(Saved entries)
____________________
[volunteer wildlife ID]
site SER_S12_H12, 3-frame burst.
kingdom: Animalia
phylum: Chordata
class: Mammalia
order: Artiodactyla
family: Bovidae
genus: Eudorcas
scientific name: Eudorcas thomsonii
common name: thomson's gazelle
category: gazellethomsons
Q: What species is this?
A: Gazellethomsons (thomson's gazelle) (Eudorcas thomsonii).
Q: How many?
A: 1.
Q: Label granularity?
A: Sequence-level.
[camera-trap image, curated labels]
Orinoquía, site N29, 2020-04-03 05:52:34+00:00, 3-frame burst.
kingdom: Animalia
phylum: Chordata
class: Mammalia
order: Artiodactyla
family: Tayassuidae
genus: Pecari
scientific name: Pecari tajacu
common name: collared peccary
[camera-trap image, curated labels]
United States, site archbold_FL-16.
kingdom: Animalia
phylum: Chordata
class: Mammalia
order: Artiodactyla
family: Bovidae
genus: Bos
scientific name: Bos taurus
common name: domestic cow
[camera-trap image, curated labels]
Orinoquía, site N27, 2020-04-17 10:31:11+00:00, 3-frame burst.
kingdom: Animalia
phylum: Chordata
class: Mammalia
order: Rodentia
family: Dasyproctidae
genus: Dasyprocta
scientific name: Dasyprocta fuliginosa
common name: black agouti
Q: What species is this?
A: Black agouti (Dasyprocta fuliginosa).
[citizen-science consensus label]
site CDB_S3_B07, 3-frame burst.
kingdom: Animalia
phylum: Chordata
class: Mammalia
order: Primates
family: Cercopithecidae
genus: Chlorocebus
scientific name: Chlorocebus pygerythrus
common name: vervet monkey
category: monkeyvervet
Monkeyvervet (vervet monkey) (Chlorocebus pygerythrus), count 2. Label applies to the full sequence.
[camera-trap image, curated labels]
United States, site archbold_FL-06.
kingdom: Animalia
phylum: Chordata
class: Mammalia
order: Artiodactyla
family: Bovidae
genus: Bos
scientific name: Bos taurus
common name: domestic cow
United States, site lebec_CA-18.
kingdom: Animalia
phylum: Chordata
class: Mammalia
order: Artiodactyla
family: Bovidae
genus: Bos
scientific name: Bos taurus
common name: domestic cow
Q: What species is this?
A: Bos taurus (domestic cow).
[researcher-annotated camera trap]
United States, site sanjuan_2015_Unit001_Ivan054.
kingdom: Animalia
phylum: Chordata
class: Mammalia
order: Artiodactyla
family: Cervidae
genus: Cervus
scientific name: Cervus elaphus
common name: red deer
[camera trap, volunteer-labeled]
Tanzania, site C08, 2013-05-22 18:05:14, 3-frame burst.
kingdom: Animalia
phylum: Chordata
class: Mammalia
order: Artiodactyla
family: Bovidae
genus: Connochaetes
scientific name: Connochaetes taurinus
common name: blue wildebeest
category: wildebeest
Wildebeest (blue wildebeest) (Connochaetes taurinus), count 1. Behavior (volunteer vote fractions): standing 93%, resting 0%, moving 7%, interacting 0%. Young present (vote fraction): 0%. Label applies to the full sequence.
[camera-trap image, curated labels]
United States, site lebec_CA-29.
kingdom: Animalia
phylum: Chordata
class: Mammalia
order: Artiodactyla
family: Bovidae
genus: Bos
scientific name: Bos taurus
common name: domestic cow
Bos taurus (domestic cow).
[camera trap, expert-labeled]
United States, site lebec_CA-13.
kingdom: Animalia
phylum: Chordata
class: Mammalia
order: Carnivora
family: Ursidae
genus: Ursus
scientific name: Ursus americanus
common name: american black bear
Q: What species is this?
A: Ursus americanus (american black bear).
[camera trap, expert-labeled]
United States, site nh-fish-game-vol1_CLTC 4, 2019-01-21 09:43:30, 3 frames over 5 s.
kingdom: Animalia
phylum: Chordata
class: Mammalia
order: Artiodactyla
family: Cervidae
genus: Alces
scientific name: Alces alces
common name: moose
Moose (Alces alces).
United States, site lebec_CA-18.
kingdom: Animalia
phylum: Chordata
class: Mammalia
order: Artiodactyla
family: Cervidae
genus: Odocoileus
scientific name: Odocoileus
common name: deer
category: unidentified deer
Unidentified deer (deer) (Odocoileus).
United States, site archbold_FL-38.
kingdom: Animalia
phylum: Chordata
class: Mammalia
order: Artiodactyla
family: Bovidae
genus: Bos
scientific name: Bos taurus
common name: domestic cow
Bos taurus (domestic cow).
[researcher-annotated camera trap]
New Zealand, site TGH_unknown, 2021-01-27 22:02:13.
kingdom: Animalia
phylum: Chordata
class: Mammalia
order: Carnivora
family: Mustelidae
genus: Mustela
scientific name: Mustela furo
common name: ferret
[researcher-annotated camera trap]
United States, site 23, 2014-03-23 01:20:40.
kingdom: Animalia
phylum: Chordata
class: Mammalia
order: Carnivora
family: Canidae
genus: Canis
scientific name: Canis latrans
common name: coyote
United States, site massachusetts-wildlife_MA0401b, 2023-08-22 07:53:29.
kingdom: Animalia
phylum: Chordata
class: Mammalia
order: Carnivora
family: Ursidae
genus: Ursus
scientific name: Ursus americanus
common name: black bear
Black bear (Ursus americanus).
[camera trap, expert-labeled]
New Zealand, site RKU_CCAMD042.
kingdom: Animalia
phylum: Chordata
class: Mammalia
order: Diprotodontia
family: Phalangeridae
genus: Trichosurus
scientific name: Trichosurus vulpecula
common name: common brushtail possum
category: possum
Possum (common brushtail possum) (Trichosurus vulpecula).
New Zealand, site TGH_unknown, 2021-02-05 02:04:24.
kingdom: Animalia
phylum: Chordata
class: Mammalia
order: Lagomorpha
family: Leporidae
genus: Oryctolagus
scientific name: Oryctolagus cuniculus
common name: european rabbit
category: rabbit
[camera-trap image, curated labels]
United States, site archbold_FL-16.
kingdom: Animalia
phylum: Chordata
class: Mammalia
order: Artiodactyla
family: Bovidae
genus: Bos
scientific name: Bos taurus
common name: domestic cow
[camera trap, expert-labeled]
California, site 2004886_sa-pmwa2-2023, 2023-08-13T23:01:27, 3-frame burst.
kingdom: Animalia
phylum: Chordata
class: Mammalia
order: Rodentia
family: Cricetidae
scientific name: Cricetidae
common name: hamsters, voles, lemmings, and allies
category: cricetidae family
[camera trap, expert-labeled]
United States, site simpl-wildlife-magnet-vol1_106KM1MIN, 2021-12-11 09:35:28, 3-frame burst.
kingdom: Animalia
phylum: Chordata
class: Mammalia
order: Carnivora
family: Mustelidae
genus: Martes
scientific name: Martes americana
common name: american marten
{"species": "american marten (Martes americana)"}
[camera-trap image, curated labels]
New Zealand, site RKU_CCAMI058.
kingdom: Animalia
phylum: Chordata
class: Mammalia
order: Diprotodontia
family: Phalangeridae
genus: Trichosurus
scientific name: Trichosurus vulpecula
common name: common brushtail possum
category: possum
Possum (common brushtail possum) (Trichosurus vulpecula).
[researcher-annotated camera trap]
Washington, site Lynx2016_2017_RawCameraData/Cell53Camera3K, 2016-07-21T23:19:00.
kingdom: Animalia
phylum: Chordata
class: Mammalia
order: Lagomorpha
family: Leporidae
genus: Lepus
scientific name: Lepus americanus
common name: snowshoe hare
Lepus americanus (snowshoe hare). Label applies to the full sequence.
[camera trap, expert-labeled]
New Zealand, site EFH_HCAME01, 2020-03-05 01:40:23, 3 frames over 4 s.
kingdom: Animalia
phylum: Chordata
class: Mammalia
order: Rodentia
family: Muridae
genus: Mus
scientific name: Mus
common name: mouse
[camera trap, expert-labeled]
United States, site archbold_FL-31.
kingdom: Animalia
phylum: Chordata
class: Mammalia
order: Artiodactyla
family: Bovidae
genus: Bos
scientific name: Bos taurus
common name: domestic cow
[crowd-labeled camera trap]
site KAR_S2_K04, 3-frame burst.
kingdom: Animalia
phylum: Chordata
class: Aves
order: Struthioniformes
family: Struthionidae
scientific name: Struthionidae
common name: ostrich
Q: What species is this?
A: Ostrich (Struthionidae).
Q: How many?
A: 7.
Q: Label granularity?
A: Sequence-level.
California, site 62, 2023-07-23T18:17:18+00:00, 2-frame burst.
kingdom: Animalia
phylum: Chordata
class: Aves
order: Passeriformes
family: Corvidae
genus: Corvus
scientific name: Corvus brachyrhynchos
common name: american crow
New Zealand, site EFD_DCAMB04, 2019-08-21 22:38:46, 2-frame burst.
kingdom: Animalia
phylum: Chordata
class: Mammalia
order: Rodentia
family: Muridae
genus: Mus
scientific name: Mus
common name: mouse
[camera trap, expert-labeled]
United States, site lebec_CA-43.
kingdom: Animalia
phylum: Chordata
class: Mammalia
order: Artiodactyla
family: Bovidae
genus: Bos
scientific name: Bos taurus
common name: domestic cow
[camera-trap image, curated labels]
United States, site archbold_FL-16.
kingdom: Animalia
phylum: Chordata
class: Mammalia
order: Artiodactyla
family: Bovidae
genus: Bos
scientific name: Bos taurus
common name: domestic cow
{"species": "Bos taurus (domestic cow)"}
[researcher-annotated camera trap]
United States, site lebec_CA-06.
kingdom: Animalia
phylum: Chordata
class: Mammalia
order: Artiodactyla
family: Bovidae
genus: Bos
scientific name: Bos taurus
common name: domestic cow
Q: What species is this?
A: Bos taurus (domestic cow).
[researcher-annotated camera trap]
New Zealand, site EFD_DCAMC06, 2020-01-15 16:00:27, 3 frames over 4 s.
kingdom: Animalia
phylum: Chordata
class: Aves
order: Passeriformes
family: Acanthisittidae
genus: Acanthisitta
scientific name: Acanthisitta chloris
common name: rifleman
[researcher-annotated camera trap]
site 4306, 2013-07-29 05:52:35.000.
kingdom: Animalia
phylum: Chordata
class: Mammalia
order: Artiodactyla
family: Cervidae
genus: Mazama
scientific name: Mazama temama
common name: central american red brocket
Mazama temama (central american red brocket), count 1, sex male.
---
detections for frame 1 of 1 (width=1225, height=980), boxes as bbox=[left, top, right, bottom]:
____________________
**PROBLEM DESCRIPTION:**
Filter the records above down to the lines containing "Zealand".

**RESPONSE:**
New Zealand, site TGH_unknown, 2021-01-27 22:02:13.
New Zealand, site RKU_CCAMD042.
New Zealand, site TGH_unknown, 2021-02-05 02:04:24.
New Zealand, site RKU_CCAMI058.
New Zealand, site EFH_HCAME01, 2020-03-05 01:40:23, 3 frames over 4 s.
New Zealand, site EFD_DCAMB04, 2019-08-21 22:38:46, 2-frame burst.
New Zealand, site EFD_DCAMC06, 2020-01-15 16:00:27, 3 frames over 4 s.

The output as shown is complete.